Candida granuloma. chronic recurrent nodular cutaneous-subcutaneously localized, deep-reaching, livid inflammatory foci on the wrist of an immunocompromised, 28-year-old patient. abundant C. albicans detectable in the smear. development of new nodules despite oral antimycotic medication. partial healing leaving post-inflammatory pigmentation.
Calciphylaxis, cutaneous. 13-month-old, chronically progressive, painful, coarse, partly ulcerated, red to livid plaques on the lower leg of a 58-year-old woman.

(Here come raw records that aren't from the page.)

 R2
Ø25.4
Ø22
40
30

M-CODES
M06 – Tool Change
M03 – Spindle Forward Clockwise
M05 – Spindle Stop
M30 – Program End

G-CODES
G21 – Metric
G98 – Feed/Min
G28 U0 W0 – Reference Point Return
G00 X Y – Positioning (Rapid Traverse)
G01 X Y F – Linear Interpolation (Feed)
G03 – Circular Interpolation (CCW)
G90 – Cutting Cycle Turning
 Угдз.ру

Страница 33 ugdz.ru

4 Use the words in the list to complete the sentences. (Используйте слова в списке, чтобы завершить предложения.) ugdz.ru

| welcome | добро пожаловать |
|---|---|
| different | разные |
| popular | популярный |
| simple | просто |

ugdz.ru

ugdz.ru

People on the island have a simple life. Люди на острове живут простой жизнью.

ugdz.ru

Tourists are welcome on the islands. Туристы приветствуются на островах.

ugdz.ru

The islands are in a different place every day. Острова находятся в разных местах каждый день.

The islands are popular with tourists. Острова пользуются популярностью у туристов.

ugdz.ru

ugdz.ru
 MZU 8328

The surrounding area is partly changed in a livedo manner.
drug reaction, lymphocytes: multiple, non-symptomatic, surface-smooth papules and plaques. occurred several months after cardiological readjustment. patient otherwise healthy. no evidence of lymphatic systemic disease. no other drugs. histological: nodular, mature lymphocytic tissue. no lymph follicles.

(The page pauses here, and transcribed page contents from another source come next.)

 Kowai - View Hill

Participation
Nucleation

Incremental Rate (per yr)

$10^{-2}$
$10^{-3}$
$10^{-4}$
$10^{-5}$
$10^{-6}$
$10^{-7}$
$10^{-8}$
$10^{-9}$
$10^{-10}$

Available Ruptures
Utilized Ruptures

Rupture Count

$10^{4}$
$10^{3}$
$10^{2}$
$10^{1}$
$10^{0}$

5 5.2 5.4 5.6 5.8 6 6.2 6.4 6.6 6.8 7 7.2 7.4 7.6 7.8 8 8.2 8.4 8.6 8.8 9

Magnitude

Dermatitis herpetiformis: multiple, disseminated, eminently chronic, itchy, prickly, scratched excoriations, few vesicles (note: the vesicles must be sought in DhD).

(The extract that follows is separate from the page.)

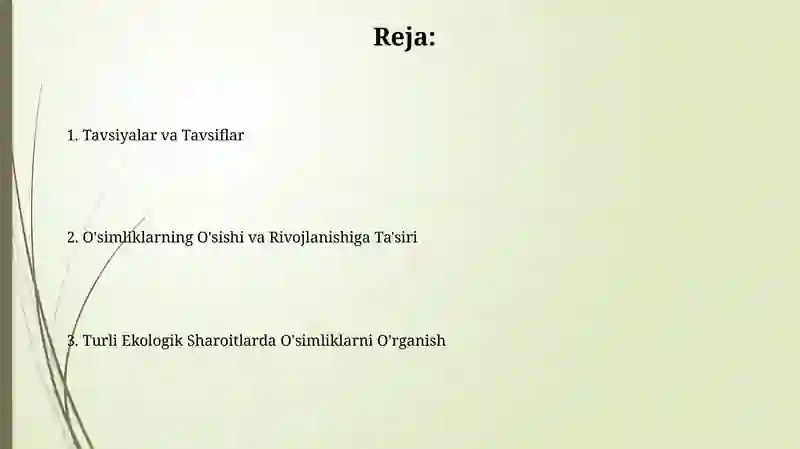 Reja:

1. Tavsiyalar va Tavsiflar

2. O'simliklarning O'sishi va Rivojlanishiga Ta'siri

3. Turli Ekologik Sharoitlarda O'simliklarni O'rganish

Lichen planus exanthematicus: an itchy exanthema that has existed for about several months with barely pinhead-sized, slightly raised, partly isolated but also aggregated to larger plaques, smooth, shiny, red papules.
Dermatitis herpetiformis. disseminated, mostly eroded papules (vesicles not detectable here!) on the elbow and the extensor side of the forearm. recurrent course for months with tormenting, prickly itching.